Repeat the records word for word, excluding any picture.
═══
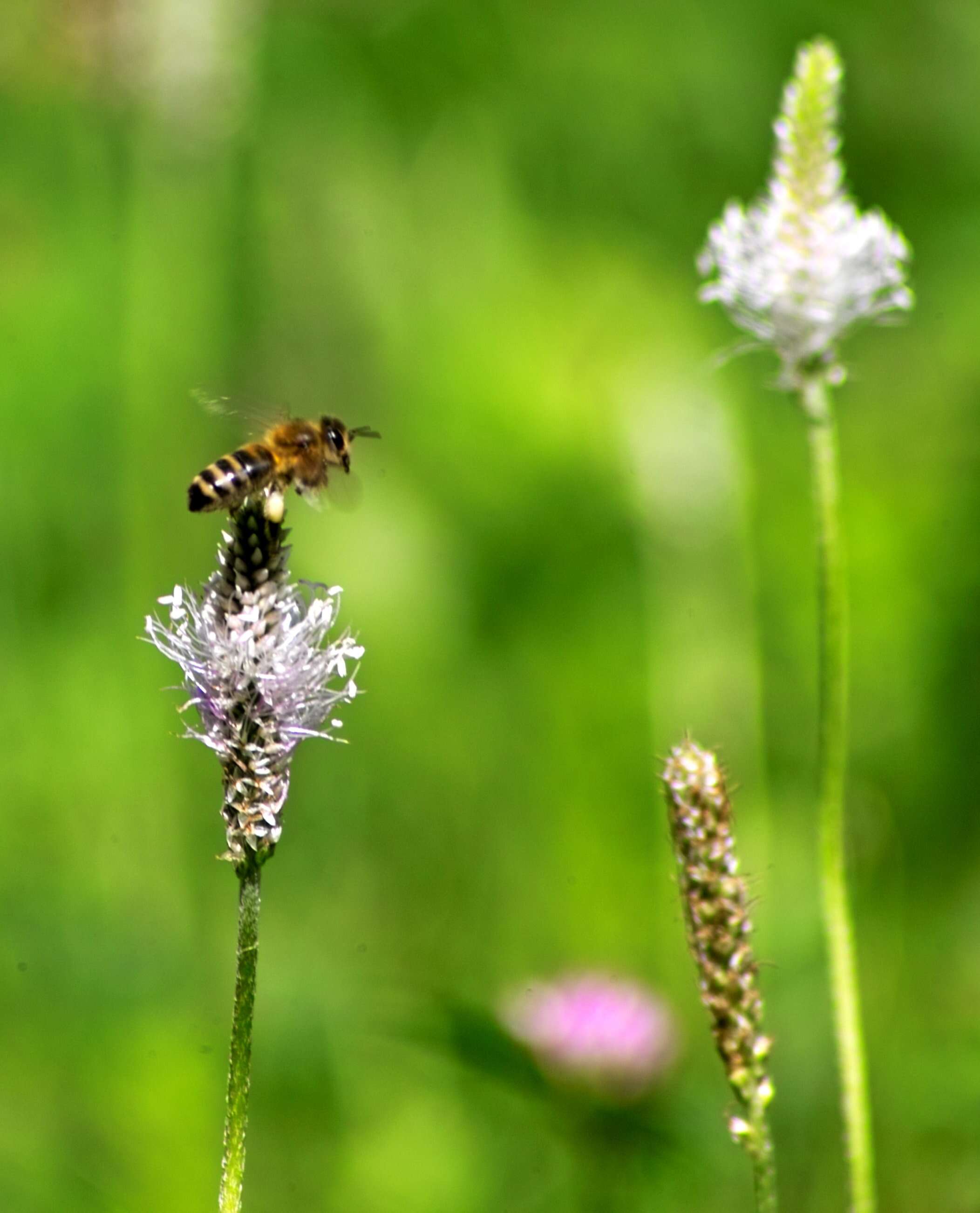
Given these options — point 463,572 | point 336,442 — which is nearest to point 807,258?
point 336,442

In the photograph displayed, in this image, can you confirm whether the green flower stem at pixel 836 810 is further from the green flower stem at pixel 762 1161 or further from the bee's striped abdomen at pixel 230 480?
the bee's striped abdomen at pixel 230 480

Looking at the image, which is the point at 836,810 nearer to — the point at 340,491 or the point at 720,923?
the point at 720,923

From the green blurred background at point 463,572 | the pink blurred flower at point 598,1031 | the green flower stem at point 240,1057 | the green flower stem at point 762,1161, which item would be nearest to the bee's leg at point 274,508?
the green flower stem at point 240,1057

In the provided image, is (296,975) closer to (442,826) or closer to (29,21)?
(442,826)

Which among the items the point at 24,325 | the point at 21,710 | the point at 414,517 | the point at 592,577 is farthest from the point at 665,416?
the point at 24,325

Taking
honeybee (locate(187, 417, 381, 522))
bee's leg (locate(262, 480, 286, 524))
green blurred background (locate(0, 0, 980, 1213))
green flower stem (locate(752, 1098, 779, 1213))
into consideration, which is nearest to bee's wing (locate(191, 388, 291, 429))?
honeybee (locate(187, 417, 381, 522))

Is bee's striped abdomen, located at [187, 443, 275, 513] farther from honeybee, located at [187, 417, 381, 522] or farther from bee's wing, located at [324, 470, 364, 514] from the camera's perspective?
bee's wing, located at [324, 470, 364, 514]

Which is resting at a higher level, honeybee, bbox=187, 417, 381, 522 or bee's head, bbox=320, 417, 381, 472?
bee's head, bbox=320, 417, 381, 472
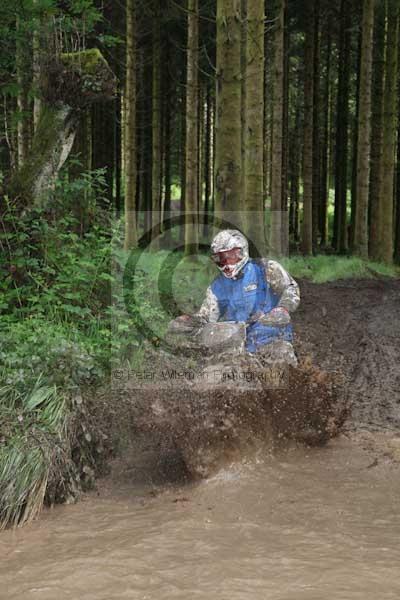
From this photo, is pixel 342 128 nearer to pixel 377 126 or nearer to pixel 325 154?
pixel 377 126

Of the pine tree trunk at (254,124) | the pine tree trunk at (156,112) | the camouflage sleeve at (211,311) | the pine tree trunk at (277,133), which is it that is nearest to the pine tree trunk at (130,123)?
the pine tree trunk at (277,133)

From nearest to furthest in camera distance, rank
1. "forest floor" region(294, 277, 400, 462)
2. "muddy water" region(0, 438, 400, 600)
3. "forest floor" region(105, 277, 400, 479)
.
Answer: "muddy water" region(0, 438, 400, 600)
"forest floor" region(105, 277, 400, 479)
"forest floor" region(294, 277, 400, 462)

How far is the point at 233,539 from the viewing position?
430 cm

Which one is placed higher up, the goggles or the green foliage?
the goggles

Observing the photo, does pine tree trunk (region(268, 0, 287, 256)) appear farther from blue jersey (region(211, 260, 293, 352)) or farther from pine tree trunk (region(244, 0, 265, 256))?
blue jersey (region(211, 260, 293, 352))

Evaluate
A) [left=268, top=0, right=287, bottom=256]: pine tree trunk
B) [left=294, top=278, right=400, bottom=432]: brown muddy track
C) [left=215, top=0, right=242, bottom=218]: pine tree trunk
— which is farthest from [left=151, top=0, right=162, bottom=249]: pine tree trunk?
[left=215, top=0, right=242, bottom=218]: pine tree trunk

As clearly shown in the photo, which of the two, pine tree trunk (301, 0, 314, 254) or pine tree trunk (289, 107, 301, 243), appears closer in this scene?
pine tree trunk (301, 0, 314, 254)

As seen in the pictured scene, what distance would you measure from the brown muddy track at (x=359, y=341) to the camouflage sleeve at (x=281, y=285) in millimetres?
1790

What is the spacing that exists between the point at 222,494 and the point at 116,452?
1330 millimetres

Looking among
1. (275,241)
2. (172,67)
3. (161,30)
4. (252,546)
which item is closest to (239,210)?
(252,546)

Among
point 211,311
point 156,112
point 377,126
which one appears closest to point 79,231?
point 211,311

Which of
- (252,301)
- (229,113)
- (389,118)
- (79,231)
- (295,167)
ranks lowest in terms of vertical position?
(252,301)

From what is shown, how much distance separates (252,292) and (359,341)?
4.83 meters

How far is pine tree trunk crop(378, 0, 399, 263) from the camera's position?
17656 millimetres
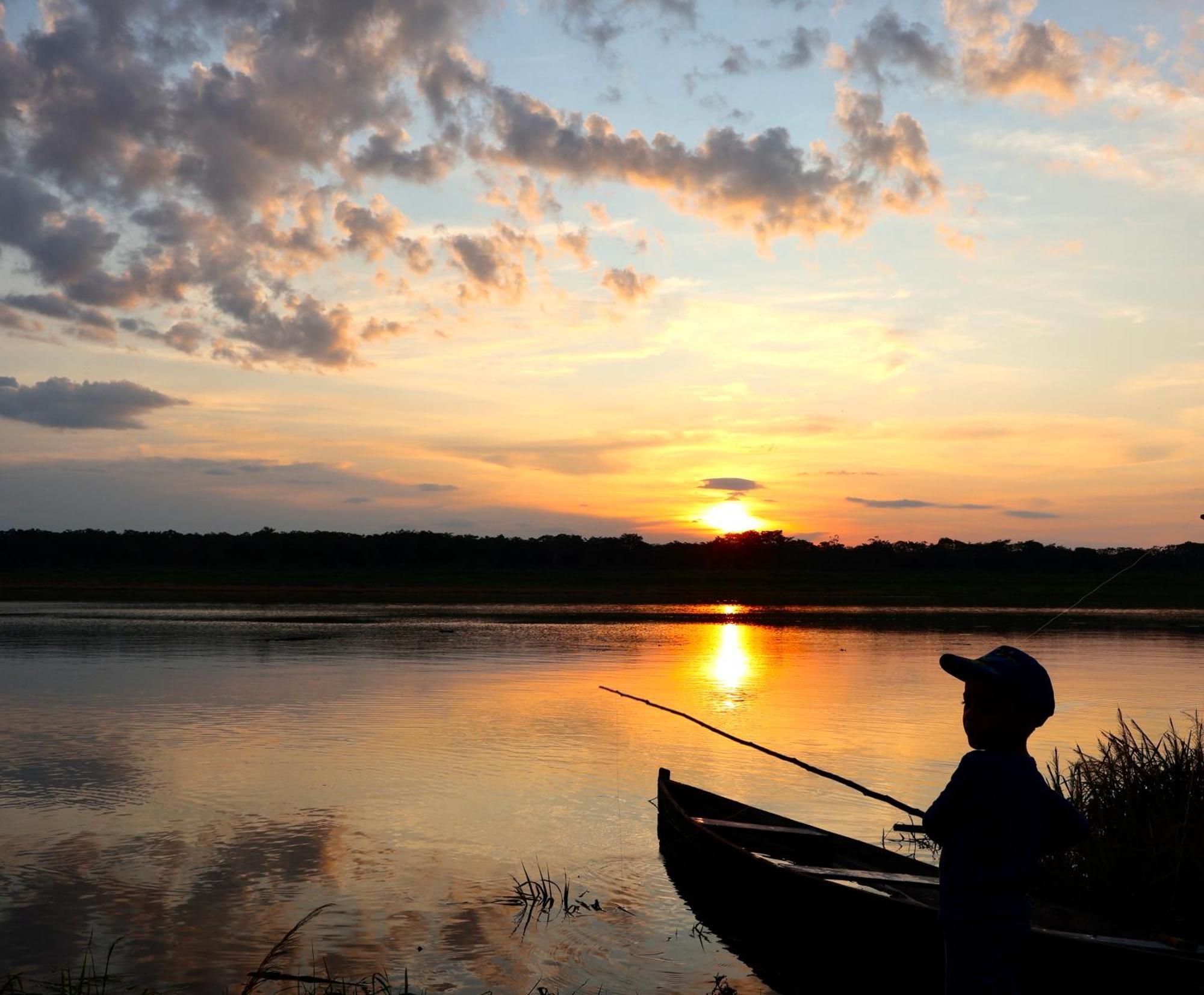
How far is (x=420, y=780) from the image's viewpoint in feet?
56.7

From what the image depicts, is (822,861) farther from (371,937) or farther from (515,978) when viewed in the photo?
(371,937)

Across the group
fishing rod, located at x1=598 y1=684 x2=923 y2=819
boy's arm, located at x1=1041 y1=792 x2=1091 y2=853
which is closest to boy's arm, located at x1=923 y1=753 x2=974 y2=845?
boy's arm, located at x1=1041 y1=792 x2=1091 y2=853

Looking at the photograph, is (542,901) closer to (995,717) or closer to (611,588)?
(995,717)

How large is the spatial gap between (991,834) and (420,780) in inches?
513

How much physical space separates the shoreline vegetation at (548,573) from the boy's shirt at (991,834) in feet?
262

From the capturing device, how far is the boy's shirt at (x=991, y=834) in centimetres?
548

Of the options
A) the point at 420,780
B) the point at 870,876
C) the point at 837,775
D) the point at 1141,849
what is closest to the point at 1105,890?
the point at 1141,849

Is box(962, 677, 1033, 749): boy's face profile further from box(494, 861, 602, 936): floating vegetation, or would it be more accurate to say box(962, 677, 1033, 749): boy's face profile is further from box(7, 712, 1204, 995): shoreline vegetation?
box(494, 861, 602, 936): floating vegetation

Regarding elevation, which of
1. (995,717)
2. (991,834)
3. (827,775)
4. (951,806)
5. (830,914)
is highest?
(995,717)

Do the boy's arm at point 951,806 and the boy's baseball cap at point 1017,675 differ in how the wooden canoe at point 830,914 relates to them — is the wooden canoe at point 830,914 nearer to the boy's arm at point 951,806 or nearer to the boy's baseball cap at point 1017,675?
the boy's arm at point 951,806

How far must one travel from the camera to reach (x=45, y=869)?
39.3 ft

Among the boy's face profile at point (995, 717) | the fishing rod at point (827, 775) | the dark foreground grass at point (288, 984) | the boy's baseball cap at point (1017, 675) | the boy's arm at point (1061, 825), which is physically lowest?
the dark foreground grass at point (288, 984)

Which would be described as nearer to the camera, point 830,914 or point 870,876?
point 830,914

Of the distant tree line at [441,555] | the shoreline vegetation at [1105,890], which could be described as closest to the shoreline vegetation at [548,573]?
═══
§ **Answer for this exercise**:
Given these options — point 463,572 | point 336,442 — which is nearest to point 807,258?
point 336,442

In the photograph displayed, in this image, can you confirm whether the green flower stem at pixel 836 810 is further from the green flower stem at pixel 762 1161 or further from the bee's striped abdomen at pixel 230 480?
the bee's striped abdomen at pixel 230 480

Looking at the image, which is the point at 836,810 nearer to — the point at 340,491 or the point at 720,923?
the point at 720,923

From the green blurred background at point 463,572 | the pink blurred flower at point 598,1031 | the green flower stem at point 240,1057 | the green flower stem at point 762,1161, which item would be nearest to the bee's leg at point 274,508?
the green flower stem at point 240,1057

In the provided image, is (296,975) closer to (442,826) or closer to (29,21)?
(442,826)

Which among the items the point at 24,325 | the point at 21,710 | the point at 414,517 | the point at 592,577 is farthest from the point at 665,416?
the point at 24,325

Taking
honeybee (locate(187, 417, 381, 522))
bee's leg (locate(262, 480, 286, 524))
green blurred background (locate(0, 0, 980, 1213))
green flower stem (locate(752, 1098, 779, 1213))
into consideration, which is nearest to bee's wing (locate(191, 388, 291, 429))?
honeybee (locate(187, 417, 381, 522))

Is bee's striped abdomen, located at [187, 443, 275, 513] farther from honeybee, located at [187, 417, 381, 522] or farther from bee's wing, located at [324, 470, 364, 514] from the camera's perspective?
bee's wing, located at [324, 470, 364, 514]

Which is resting at a higher level, honeybee, bbox=187, 417, 381, 522 or bee's head, bbox=320, 417, 381, 472?
bee's head, bbox=320, 417, 381, 472
From this photo, is pixel 342 128 nearer to pixel 377 126 or nearer to pixel 325 154?
pixel 377 126

Of the pine tree trunk at (254,124) | the pine tree trunk at (156,112) | the camouflage sleeve at (211,311) | the pine tree trunk at (277,133), which is it that is nearest to the pine tree trunk at (130,123)?
the pine tree trunk at (277,133)

From nearest to furthest in camera distance, rank
1. "forest floor" region(294, 277, 400, 462)
2. "muddy water" region(0, 438, 400, 600)
3. "forest floor" region(105, 277, 400, 479)
.
Answer: "muddy water" region(0, 438, 400, 600)
"forest floor" region(105, 277, 400, 479)
"forest floor" region(294, 277, 400, 462)

How far is the point at 233,539 from the viewing position?
430 cm

Which one is placed higher up, the goggles or the green foliage?
the goggles

Observing the photo, does pine tree trunk (region(268, 0, 287, 256)) appear farther from blue jersey (region(211, 260, 293, 352)) or farther from pine tree trunk (region(244, 0, 265, 256))?
blue jersey (region(211, 260, 293, 352))

Evaluate
A) [left=268, top=0, right=287, bottom=256]: pine tree trunk
B) [left=294, top=278, right=400, bottom=432]: brown muddy track
C) [left=215, top=0, right=242, bottom=218]: pine tree trunk
— which is farthest from [left=151, top=0, right=162, bottom=249]: pine tree trunk?
[left=215, top=0, right=242, bottom=218]: pine tree trunk

As clearly shown in the photo, which of the two, pine tree trunk (301, 0, 314, 254) or pine tree trunk (289, 107, 301, 243), appears closer in this scene?
pine tree trunk (301, 0, 314, 254)

As seen in the pictured scene, what distance would you measure from the brown muddy track at (x=359, y=341) to the camouflage sleeve at (x=281, y=285) in millimetres?
1790

What is the spacing that exists between the point at 222,494 and the point at 116,452?
1330 millimetres

Looking among
1. (275,241)
2. (172,67)
3. (161,30)
4. (252,546)
which item is closest to (239,210)?
(252,546)

Among
point 211,311
point 156,112
point 377,126
which one appears closest to point 79,231?
point 211,311

Which of
- (252,301)
- (229,113)
- (389,118)
- (79,231)
- (295,167)
ranks lowest in terms of vertical position?
(252,301)

From what is shown, how much distance separates (252,292) and (359,341)?
4.83 meters

How far is pine tree trunk crop(378, 0, 399, 263) from the camera's position?
17656 millimetres
How far is (x=420, y=780) from the image's viewpoint in feet?
56.7

From what the image depicts, is (822,861) farther from (371,937) or farther from (515,978) when viewed in the photo?
(371,937)

Across the group
fishing rod, located at x1=598 y1=684 x2=923 y2=819
boy's arm, located at x1=1041 y1=792 x2=1091 y2=853
which is closest to boy's arm, located at x1=923 y1=753 x2=974 y2=845?
boy's arm, located at x1=1041 y1=792 x2=1091 y2=853

Looking at the photograph, is (542,901) closer to (995,717) or closer to (611,588)?
(995,717)

How large is the spatial gap between (991,834) and (420,780) in inches?
513

How much physical space separates the shoreline vegetation at (548,573) from the boy's shirt at (991,834) in feet?
262

From the capturing device, how far is the boy's shirt at (x=991, y=834) in centimetres?
548

Of the options
A) the point at 420,780
B) the point at 870,876
C) the point at 837,775
D) the point at 1141,849
what is closest to the point at 1105,890?
the point at 1141,849

Is box(962, 677, 1033, 749): boy's face profile further from box(494, 861, 602, 936): floating vegetation, or would it be more accurate to say box(962, 677, 1033, 749): boy's face profile is further from box(7, 712, 1204, 995): shoreline vegetation?
box(494, 861, 602, 936): floating vegetation

Regarding elevation, which of
1. (995,717)
2. (991,834)
3. (827,775)
4. (951,806)
5. (830,914)
is highest?
(995,717)

Do the boy's arm at point 951,806 and the boy's baseball cap at point 1017,675 differ in how the wooden canoe at point 830,914 relates to them — is the wooden canoe at point 830,914 nearer to the boy's arm at point 951,806 or nearer to the boy's baseball cap at point 1017,675?
the boy's arm at point 951,806

How far must one travel from the camera to reach (x=45, y=869)?
39.3 ft

Among the boy's face profile at point (995, 717) | the fishing rod at point (827, 775) | the dark foreground grass at point (288, 984) | the boy's baseball cap at point (1017, 675) | the boy's arm at point (1061, 825), which is physically lowest?
the dark foreground grass at point (288, 984)

Which would be described as nearer to the camera, point 830,914 or point 870,876?
point 830,914

Of the distant tree line at [441,555] | the shoreline vegetation at [1105,890], which could be described as closest to the shoreline vegetation at [548,573]?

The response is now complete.